Roth conversions are so hot right now. A conversion is simply changing the tax status on a retirement account from pre-tax to Roth (after-tax) by paying the tax due on the amount converted. I sometimes struggle with this topic because I hate the thought of anyone paying taxes until they have to, but it makes sense in certain situations for a number of reasons.
While the Roth IRA has been in existence since 1997, a combination of factors are leading many to consider if a conversion strategy is now right for them. Including historically low individual tax rates and legislation changes affecting the Stretch IRA distribution strategy for non-spouse beneficiaries.

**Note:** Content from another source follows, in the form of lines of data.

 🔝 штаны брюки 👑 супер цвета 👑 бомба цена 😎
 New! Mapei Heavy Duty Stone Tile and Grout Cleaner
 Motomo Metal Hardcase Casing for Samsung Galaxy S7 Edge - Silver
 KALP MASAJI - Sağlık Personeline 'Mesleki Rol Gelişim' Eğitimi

That’s because most of the individual tax cuts provided by The Tax Cuts and Jobs Act will sunset after 2025 (except the reduction to ACA penalty tax), and tax rates are set to revert back to the higher rates that existed previously. It’s a guess where they go from there.
Additionally, the Secure Act was passed in 2019, and with it came sweeping changes to retirement accounts, including the Stretch IRA. No longer can a non-spouse beneficiary ‘stretch’ distributions from an inherited account over their life expectancy. The rule changes mandate the account to be distributed in full in no more than 10 years. This may lead to many beneficiaries being pushed into higher tax brackets from distributions.

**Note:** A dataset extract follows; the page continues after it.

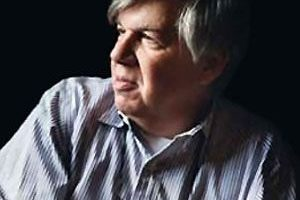 Stephen Jay Gould Death Cause and Date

These are good reasons to consider a Roth IRA conversion, but there are some important considerations when deciding if a conversion is right for you.

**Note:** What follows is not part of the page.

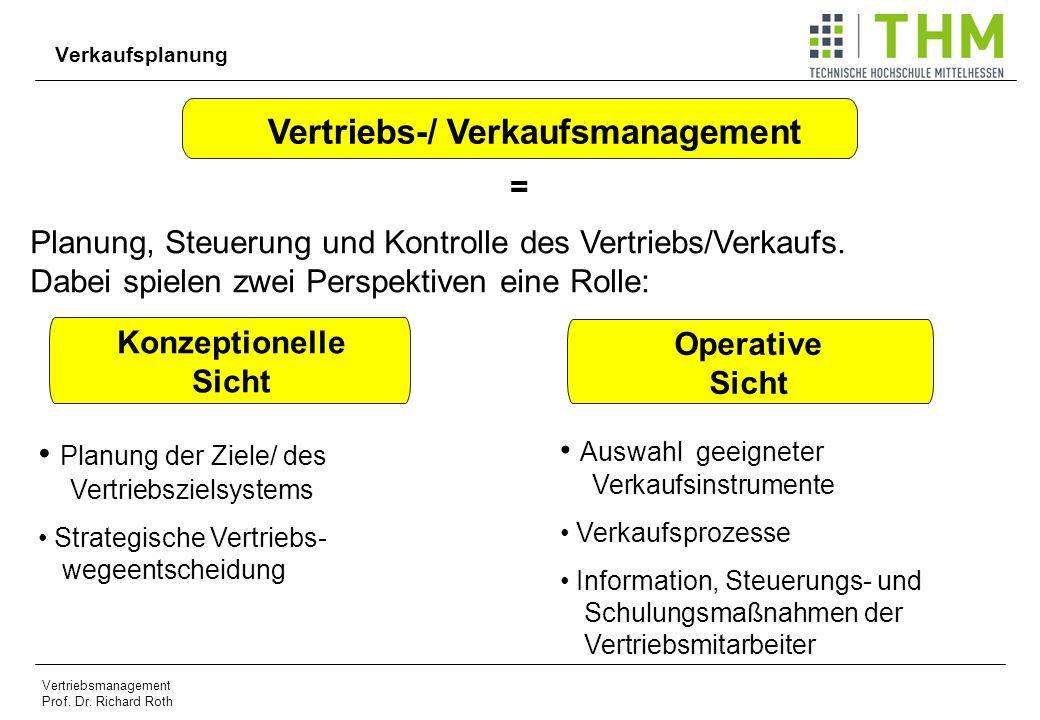 Vertriebsmanagement Prof. Dr. Richard Roth Verkaufsplanung Vertriebs-/ Verkaufsmanagement = Planung, Steuerung und Kontrolle des Vertriebs/Verkaufs. D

First, why consider a Roth conversion strategy?
Most often the first reason named by people is the idea of tax-free income in the future. Rightly so, this concept is very appealing, and if you feel it’s likely for tax rates and/or your income to increase in the future, this further reinforces the idea. Withdrawals from a Roth IRA are tax-free if you meet the 5-year holding requirement and are over age 59.5.
Another popular reason is legacy planning and leaving a smaller tax bill for your heirs. We mentioned the changes to IRA distribution rules for beneficiaries, a conversion may potentially help to make a more tax-efficient transfer of wealth to your heirs and reduce the risk of them facing a potentially higher tax bill from the new distribution rules.
Other considerations include:
- Tax diversification or having a bucket of money pre-tax as well as after-tax to hedge against changing tax rates in the future.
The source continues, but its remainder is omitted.